Spatial relationship records:
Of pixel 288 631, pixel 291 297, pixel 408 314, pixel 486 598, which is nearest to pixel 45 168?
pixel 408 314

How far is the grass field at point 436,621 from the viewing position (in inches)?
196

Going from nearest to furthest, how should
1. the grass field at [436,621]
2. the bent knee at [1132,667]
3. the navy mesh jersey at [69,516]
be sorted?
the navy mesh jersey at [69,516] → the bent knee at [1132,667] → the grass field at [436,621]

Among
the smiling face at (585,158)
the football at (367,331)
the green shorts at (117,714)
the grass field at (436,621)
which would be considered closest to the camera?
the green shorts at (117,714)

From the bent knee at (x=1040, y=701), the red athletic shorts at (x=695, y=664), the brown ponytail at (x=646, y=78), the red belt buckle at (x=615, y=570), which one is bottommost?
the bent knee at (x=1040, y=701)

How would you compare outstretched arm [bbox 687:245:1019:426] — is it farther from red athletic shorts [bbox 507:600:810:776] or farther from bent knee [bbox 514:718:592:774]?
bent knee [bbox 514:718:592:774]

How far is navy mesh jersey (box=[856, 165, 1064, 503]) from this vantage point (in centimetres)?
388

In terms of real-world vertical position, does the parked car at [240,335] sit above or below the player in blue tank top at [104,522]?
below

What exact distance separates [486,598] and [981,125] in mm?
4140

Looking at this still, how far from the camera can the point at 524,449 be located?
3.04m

## [Instructions to follow]
Arrange the rows above as a two-column CSV file with the columns "question_text" and "answer_text", one line per row. Place each text and its answer in a single quoted field, replacing any line breaks with spaces.

## [Solution to this problem]
question_text,answer_text
"Of pixel 288 631, pixel 291 297, pixel 408 314, pixel 486 598, which is nearest to pixel 45 168?","pixel 408 314"
"How far is the grass field at point 436,621 from the viewing position (in inches)?","196"
"Going from nearest to furthest, how should 1. the grass field at [436,621] 2. the bent knee at [1132,667] 3. the navy mesh jersey at [69,516] be sorted?","the navy mesh jersey at [69,516] → the bent knee at [1132,667] → the grass field at [436,621]"
"Among the smiling face at (585,158) the football at (367,331) the green shorts at (117,714) the grass field at (436,621) which would be considered closest to the camera?","the green shorts at (117,714)"
"From the bent knee at (x=1040, y=701), the red athletic shorts at (x=695, y=664), the brown ponytail at (x=646, y=78), the red belt buckle at (x=615, y=570), which one is bottommost?","the bent knee at (x=1040, y=701)"
"How would you compare outstretched arm [bbox 687:245:1019:426] — is it farther from red athletic shorts [bbox 507:600:810:776] or farther from bent knee [bbox 514:718:592:774]?","bent knee [bbox 514:718:592:774]"
"How far is navy mesh jersey (box=[856, 165, 1064, 503]) from this vantage point (in centimetres)?","388"
"In terms of real-world vertical position, does the parked car at [240,335] sit above or below the player in blue tank top at [104,522]?","below"
"What exact distance separates [486,598] and [981,125] in mm?","4140"
"Looking at this still, how far from the camera can the point at 524,449 be located?","3.04m"